Die Straße führte ihn dichter an das Wasser heran, und er sah die felsigen Untiefen, wo er Joan und Marsali gezeigt hatte, wie man mit den Händen Fische fing, und sie sich alle so sehr konzentriert hatten, dass sie nicht auf die Stiche der Mücken geachtet hatten. Bis zur Taille nass waren sie heimgegangen, rot gestochen und von der Sonne verbrannt, und die kleinen Mädchen waren an seinen Händen gehüpft und geschaukelt, glücklich im Sonnenuntergang. Er lächelte ganz schwach – dann wandte er sein Pferd bergauf dem Haus zu.

Es war schäbig, aber in annehmbarem Zustand, stellte er widerstrebend fest. Ein Maultier graste auf der Koppel hinter dem Haus; es war schon älter, sah aber gesund aus. Nun denn, immerhin gab Laoghaire sein Geld nicht für Gartenstatuen oder Vierspänner aus.

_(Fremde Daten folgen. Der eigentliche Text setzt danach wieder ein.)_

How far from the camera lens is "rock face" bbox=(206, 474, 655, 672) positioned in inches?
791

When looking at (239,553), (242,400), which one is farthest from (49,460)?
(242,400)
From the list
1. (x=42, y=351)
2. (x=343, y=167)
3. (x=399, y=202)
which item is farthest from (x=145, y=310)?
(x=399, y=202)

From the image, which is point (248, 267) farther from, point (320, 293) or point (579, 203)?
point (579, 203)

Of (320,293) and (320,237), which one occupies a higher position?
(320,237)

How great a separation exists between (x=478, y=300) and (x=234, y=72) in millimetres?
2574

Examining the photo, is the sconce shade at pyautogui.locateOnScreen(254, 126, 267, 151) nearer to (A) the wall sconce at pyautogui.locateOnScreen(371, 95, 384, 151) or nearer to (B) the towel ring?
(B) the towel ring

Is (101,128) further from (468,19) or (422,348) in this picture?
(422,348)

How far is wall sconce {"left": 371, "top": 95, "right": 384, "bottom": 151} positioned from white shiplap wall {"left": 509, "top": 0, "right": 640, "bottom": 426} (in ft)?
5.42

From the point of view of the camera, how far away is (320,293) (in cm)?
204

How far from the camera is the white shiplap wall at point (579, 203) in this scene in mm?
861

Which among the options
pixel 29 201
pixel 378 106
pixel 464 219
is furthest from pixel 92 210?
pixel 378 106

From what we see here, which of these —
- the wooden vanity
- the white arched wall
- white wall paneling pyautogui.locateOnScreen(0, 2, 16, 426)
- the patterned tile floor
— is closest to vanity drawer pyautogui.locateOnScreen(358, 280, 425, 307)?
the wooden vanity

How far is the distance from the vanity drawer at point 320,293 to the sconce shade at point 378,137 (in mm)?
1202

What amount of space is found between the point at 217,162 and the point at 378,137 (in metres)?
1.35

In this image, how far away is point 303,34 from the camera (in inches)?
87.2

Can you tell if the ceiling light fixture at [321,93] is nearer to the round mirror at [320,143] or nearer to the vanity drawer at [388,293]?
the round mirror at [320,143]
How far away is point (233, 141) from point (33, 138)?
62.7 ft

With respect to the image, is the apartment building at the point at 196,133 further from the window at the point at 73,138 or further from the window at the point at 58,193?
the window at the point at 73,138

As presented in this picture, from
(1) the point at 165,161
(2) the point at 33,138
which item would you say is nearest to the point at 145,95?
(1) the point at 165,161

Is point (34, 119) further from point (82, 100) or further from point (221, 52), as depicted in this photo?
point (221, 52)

Er legte die Hand auf das Törchen, und sein Magen krampfte sich zusammen. Das Holz fühlte sich gespenstisch vertraut an; ohne zu überlegen, hatte er das Törchen an der Stelle, an der es immer über den Weg schleifte, angehoben. Der Krampf wand sich bis in seine Kehle vor, als er an seine letzte Begegnung mit Ned Gowan dachte, Laoghaires Anwalt. »Was will die verflixte Frau denn von mir?«, hatte er, mit den Nerven am Ende, gefragt. Woraufhin Ned fröhlich geantwortet hatte: »Euren Kopf über ihrem Gartentor.«

Mit einem kurzen Prusten schritt er hindurch, schloss das Törchen ein wenig fester als notwendig und blickte zum Haus auf.

Eine Bewegung fiel ihm ins Auge. Ein Mann saß auf der Bank vor der Kate, ein zerrissenes Stück Zaumzeug auf dem Knie, und starrte ihn an.

Ein unansehnlicher Junge, dachte Jamie, dürr und schmalgesichtig wie ein Frettchen; eine Gesichtshälfte war verunstaltet, und sein Mund hing offen, als wäre er erstaunt. Dennoch grüßte Jamie den Mann freundlich und fragte, ob seine Herrin wohl zu Hause sei.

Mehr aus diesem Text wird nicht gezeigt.